Tout à coup, un des types a avancé la main vers mon blouson de cuir. Il l'a touché. Caressé. Tripoté. J'ai pensé qu'il devait avoir un truc avec les vaches.
- C'est pas de la blague, a dit l'homme aux vaches.
- Yo, a dit le gars à la batte. Enlève tes couleurs. Je me taisais. Je ne comprenais rien. "Tes couleurs", cria-t-il, pointant sa batte sur mon cuir et l'espèce de pendentif désodorisant que j'avais fixé sur l'épaule gauche. C'était en fil tressé, avec plein de couleurs vives. Et une petite boule parfumée accrochée au bout. Je portais ça uniquement pour faire chier mon groupe.
- C'est un désodorisant ! j'ai dit un peu rassuré. Ils n'allaient quand même pas me tuer parce que je portais sur mon blouson l'équivalent d'un sapin parfumé pour rétroviseur.
- Enlève tes couleurs tout de suite, a dit le mec au flingue, ou on te tue. Enlèves-les.
- Prenez mon portefeuille, j'ai dit en leur tendant mon portefeuille Spiderman officiel. Le bleu et rouge avec toile d'araignée. 
- Le blouson ou la vie. 
- Prenez n'importe quoi, n'importe quoi mais pas ça, j'ai dit quasiment en larmes.
- C'est ta dernière chance, répondit-il.
 
C'est ainsi que je me suis de nouveau retrouvé face à cette alternative  que j'avais déjà dû affronter des années auparavant. Mon blouson ou ma vie.
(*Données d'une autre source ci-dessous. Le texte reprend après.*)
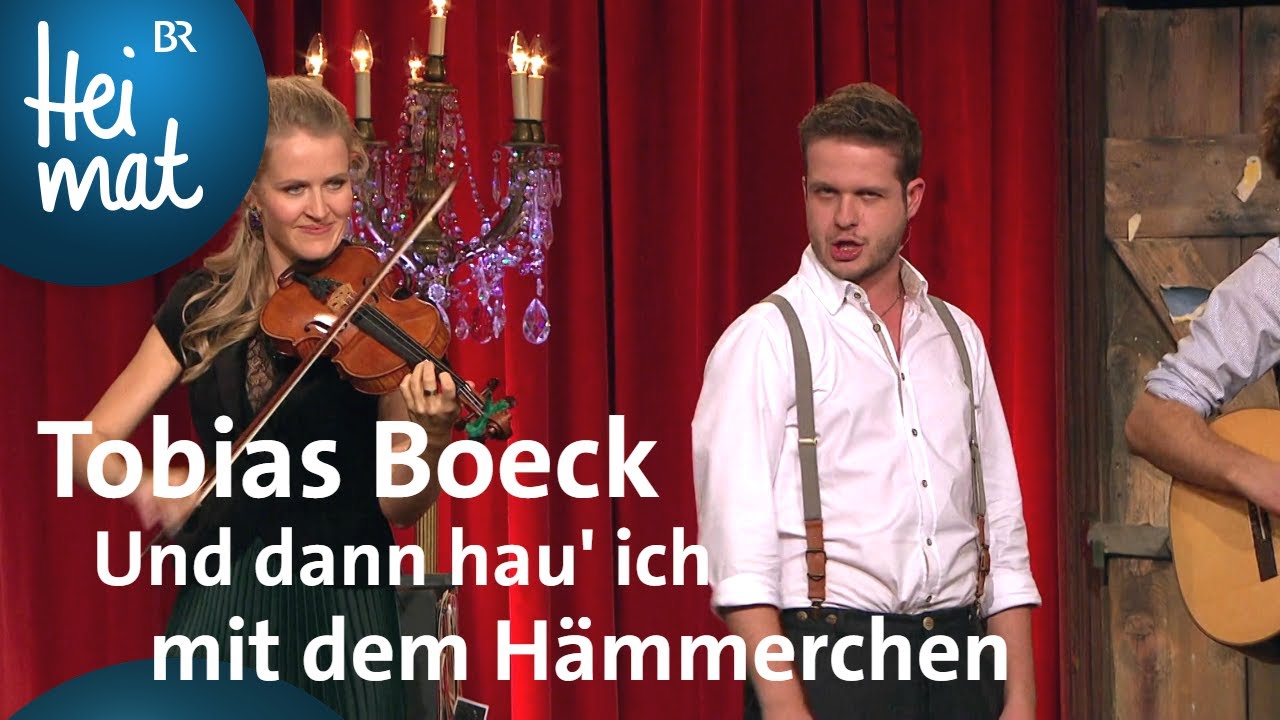 Tobias Boeck | Und dann hau' ich mit dem H&auml;mmerchen | Brettl-Spitzen | BR Heimat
Crucifiant dilemme.  

George Tabb Take my life, please.
(chroniques drolatiques devenues introuvables mais rééditées par Demain les flammes)

 

Alors bon, mon blouson n'a pas vraiment bouleversé ma vie sexuelle au lycée. Mais il fit une forte impression sur tous les freaks, les marginaux, les camés qui zonaient sur la "Colline des Freaks". On fumait de l'herbe et on chantait tous en chœur I wanna be sedated.
Pendant l'année suivante, ma deuxième, j'étais connu comme "le type au blouson de cuir". Certains profs m'appelaient James Dean. D'autres Elvis. D'autres Hells Angels. Mais la plupart se contentaient de m'appeler "trou du cul" entre leurs dents.    
Du même chapitre.
 

mardi 1 juin 2021

À la sienne !


Voilà un peu plus d'un an qu'Arno Hintjens, qu'on aime beaucoup ici, a annoncé être atteint d'un cancer du pancréas.
Et qu'il a pris la peine de sortir un disque entre deux chimios.
Entre-temps, son vieux frère du temps de TC Matic, Paul Decoutere, a lâché la rampe.
Alors, plutôt qu'attendre une nécro bien ficelée, on se contentera ici de réitérer toute notre sympathie au bonhomme, même si ça ne sert à pas grand chose, et de faire savoir qu'on a beaucoup aimé son dernier opus. Aux chansons, on ne peut plus de circonstance.